Short answer: head retention can be modelled from the balance of foam-positive proteins and iso-alpha-acids against foam-negative lipids, plus carbonation, and AI can flag at-risk batches before they ship. Foam is physics and chemistry you can measure, which makes it a good ML target.

PRODUCTION FLOWPredicting Beer Foam and Head RetentionGrainMashBoil & hopsFermentPackage
Where this sits in the beer production flow, start to finish.

The chemistry behind a lasting head

Foam stability is a tug-of-war. On the foam-positive side are hydrophobic polypeptides derived from malt protein and the iso-alpha-acids contributed by hops; these adsorb at the bubble surface and hold the structure together. On the foam-negative side are lipids, basic detergent residues, and the destabilising effect of high gravity. A beer’s head retention is essentially the net result of those competing influences, measured by methods such as NIBEM or the Rudin test.

Because each of those drivers is measurable, foam is a tractable data problem. You can quantify foam-positive protein fractions, bitterness as a proxy for iso-alpha-acids, and lipid contamination, then pair them with the measured retention time. That is the raw material a model needs.

Measure first, then model the risk

The discipline is the same as always: measure first. Build a dataset that pairs each batch’s protein and bitterness measures, any lipid or detergent-contamination signals, carbonation level, and the measured NIBEM or Rudin result. With enough paired batches, a regression model learns which combinations of inputs predict a short-lived head.

The practical payoff is not a precise retention number; it is a risk flag. A model that says “this batch has elevated lipid carry-over and below-target foam protein, expect poor retention” lets you intervene before packaging, when you still have options. Machine learning earns its keep here by capturing the interactions between foam-positive and foam-negative factors that a single threshold rule would miss, for example that a borderline protein level only becomes a problem when lipids are also high.

Tree-based models suit this well because the relationships are nonlinear and interacting, and they make it easy to read off which factor is driving a given prediction.

A copilot for diagnosing a poor-foam batch

The generative-AI angle is diagnostic. When a batch fails its foam check, a brewer faces a list of suspects: contamination, low protein, over-attenuation, a carbonation miss, or a dispense problem. A copilot built on the foam model can take the batch’s measurements and produce a ranked, plain-language hypothesis: “Foam is 30% below target. The most likely cause is lipid carry-over from the wort, given the contamination reading; a carbonation shortfall is a secondary suspect.” That compresses a tedious detective exercise into a starting point, while the brewer confirms the cause with their own checks.

Where it breaks

The honest limits are mostly about measurement. NIBEM and Rudin readings carry real variance, so the target you are training against is noisy, which caps how accurate any model can be. Trace lipid contamination is hard to quantify consistently. And much of the foam a drinker actually sees is decided downstream of the brewery: glassware cleanliness, line and glass temperature, dispense pressure and pour technique can wreck a head that was fine in the tank. A model built on brewery-side data cannot see those bar-side confounds, so it predicts the potential for good foam, not the foam in a specific glass.

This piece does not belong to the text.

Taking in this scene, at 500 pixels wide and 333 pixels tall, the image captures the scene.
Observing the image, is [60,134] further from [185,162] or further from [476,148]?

Carbonation matters too, and it interacts with everything else, which is a reminder that foam never sits in isolation from the rest of the package.

CONTROL LOOPPredicting Beer Foam and Head RetentionSensorControllerActuatorProcessfeedback
A closed control loop: measure, compute, actuate — then feed the result back.

The bottom line

Head retention is the net of foam-positive polypeptides and iso-alpha-acids against foam-negative lipids and high gravity, plus carbonation, and all of it is measurable. A model trained on that data flags at-risk batches and, paired with a copilot, helps diagnose failures fast. Just respect the measurement noise and the bar-side factors a brewery model cannot see.

Part of the Brewing Science & AI track. Related: AI quality control in brewing

Frequently asked questions

What makes beer foam last? Foam-positive hydrophobic polypeptides from malt protein and iso-alpha-acids from hops stabilise the bubbles. Foam-negative lipids, basic detergent residues and high gravity break them down, so head retention is the balance between the two.

Can a model predict which batches will have poor foam? Yes, to a degree. A model trained on protein and bitterness measures, lipid contamination signals and carbonation can flag at-risk batches before packaging, though measurement variance limits the precision.

Why does foam retention vary even with the same recipe? Glassware cleanliness, dispense conditions, carbonation level and trace lipid contamination all shift the result. These downstream factors often matter as much as the recipe, which is why measurement noise is a real constraint.